Extrait du texte »
***

Le 4 octobre, à l’occasion de la fête de la saint François d’Assise qui clôturait le mois de prière pour la Création, une cérémonie a été organisée au Vatican par les religieux franciscains, le mouvement GCCM et le réseau ecclésial Pan-Amazonien
Cette célébration accompagnait aussi l’ouverture, deux jours plus tard, du synode sur l’Amazonie qui est confié au patronage de saint François d’Assise. Au cours de cette célébration (comme le montre la vidéo ci dessus), un chêne venu d’Assise à été planté (vidéo, vers 1 h 03) dans un sol où ont été rajouté des échantillons venus d’Amazonie et d’autres parties du monde pour évoquer l’écologie intégrale qui est l’approche chrétienne du respect de la Création. Des chants, des danses, des prières ont accompagné aussi ce moment.
Cette célébration a aussi laissé place à une procession (vers la 7e mn de la vidéo) et une danse proposée par des délégués amazoniens, indigènes et missionnaires, autour du décor planté au milieu de l’assemblée. Un moment simple, visiblement un peu improvisé entre des délégués qui ne venaient pas tous de la même région et de la même culture.

***

Données affichées »
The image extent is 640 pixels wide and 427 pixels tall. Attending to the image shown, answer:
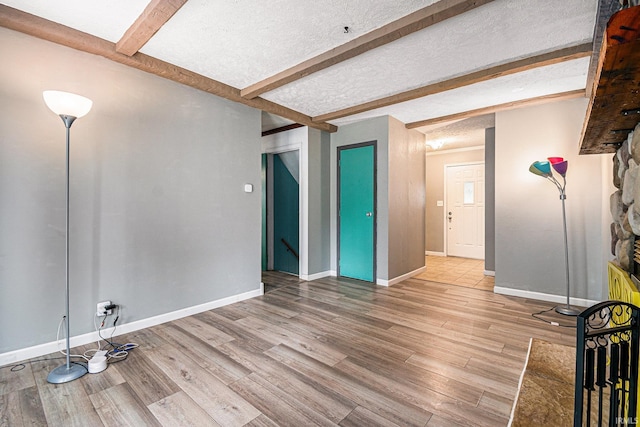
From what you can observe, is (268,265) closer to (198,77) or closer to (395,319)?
(395,319)

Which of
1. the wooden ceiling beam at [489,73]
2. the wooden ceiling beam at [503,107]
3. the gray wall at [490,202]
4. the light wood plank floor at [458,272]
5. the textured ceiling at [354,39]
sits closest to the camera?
the textured ceiling at [354,39]

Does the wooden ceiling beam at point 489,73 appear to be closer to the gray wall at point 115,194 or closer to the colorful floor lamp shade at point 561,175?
the colorful floor lamp shade at point 561,175

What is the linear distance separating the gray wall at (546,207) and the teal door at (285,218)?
3.12m

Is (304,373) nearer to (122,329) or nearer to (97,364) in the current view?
(97,364)

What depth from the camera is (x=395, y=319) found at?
303 centimetres

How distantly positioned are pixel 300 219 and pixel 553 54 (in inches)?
142

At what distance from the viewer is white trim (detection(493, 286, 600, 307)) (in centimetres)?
343

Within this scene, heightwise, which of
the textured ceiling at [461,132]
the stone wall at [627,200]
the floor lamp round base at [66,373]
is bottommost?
the floor lamp round base at [66,373]

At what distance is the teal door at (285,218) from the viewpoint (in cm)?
509

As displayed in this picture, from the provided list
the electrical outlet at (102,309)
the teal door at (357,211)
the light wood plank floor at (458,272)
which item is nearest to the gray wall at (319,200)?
the teal door at (357,211)

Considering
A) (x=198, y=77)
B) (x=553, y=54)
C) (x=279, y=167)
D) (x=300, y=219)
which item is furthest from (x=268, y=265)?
(x=553, y=54)

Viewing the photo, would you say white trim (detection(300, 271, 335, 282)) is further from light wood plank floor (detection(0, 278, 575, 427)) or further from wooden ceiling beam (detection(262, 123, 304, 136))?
wooden ceiling beam (detection(262, 123, 304, 136))

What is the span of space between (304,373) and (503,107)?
4009 mm

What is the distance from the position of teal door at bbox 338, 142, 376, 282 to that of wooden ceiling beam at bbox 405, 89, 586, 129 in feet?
3.12
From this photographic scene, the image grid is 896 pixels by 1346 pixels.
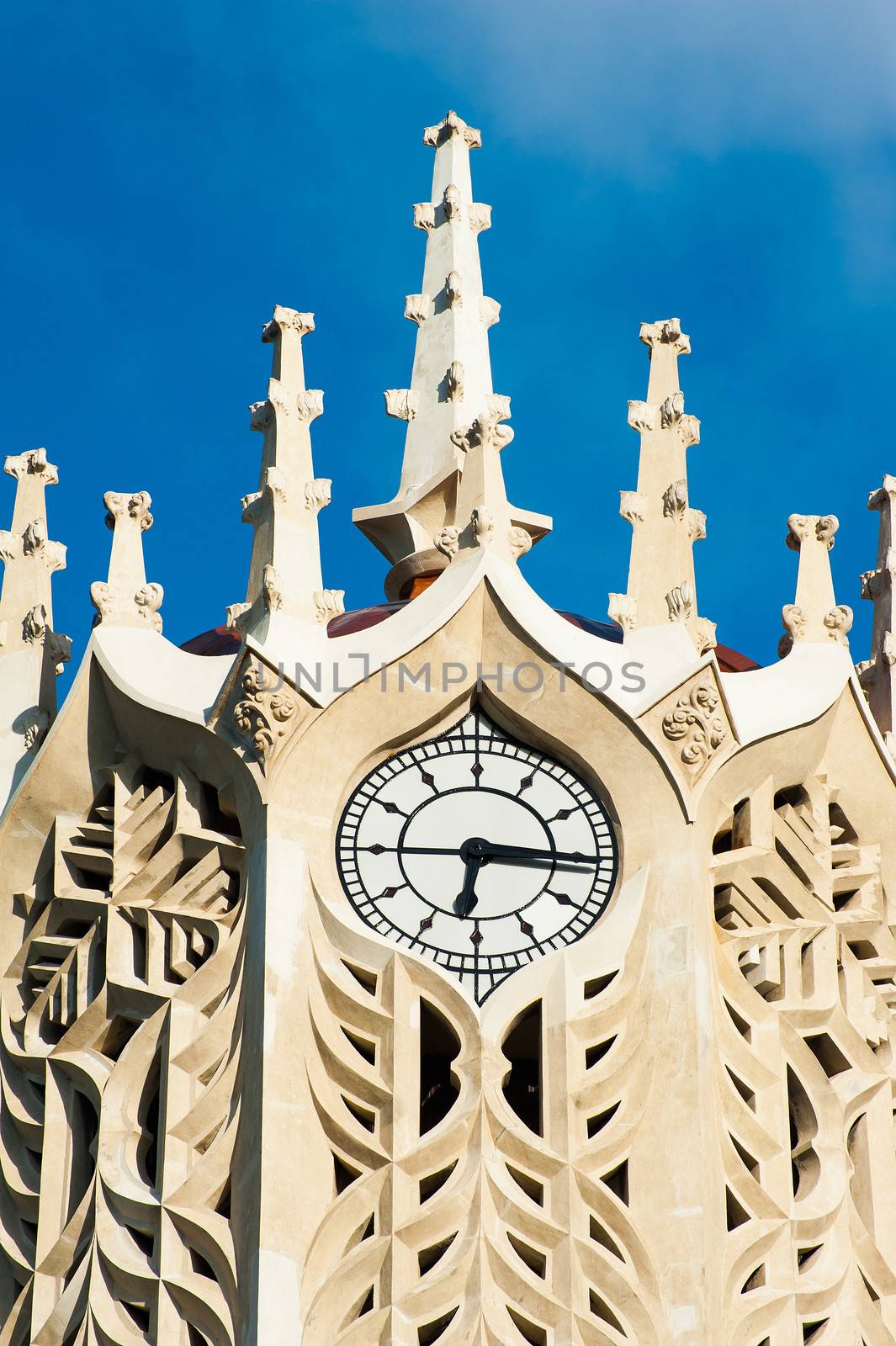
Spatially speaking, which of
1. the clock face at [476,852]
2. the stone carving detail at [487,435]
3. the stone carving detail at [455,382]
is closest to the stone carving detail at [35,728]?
the clock face at [476,852]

***

Objectifs »
**A)** Dans l'extrait sur la cérémonie du 4 octobre au Vatican, quel synode s'ouvrait deux jours après la célébration ?
**B)** Poursuivez l'extrait sur la cérémonie du 4 octobre au Vatican à partir de sa dernière phrase.

Les réponses »
**A)** Le synode sur l'Amazonie.

**B)**
Mais cette modeste démarche a suffit pour déclencher les critiques habituelles des milieux conservateurs qui, depuis des mois, traquent ce synode comme une manifestation païenne et démoniaque (j’exagère à peine).
Un blogueur portugais, Pedro Gabriel, médecin oncologisteet ancien catéchiste, a pris le temps de regarder ces critiques en face et de les analyser. Il rappelle d’abord que le Concile Vatican II a souligné de longue date que le Verbe divin laisse au sein de toute culture humaine des semences de sa Vérité. Il souligne ensuite cette « herméneutique du soupçon » que développent les milieux ultra-conservateur qui s’opposent de plus en plus frontalement à la moindre initiative du pape actuel. Ainsi, le synode, avant même son ouverture, était soupçonné d’hérésie, de paganisme, demandant exorcismes et jeunes d’expiation en retour. Du coup, la célébration du 4 octobre a été l’occasion pour ces chrétiens d’un drôle de genre, de vider leur sac d’amertume grâce aux réseaux sociaux qui ne font qu’amplifier le délire ambiant. Tout à été passé au tamis de la critique et tout a été soupçonné de dérive sectaire, pour justifier leurs critiques.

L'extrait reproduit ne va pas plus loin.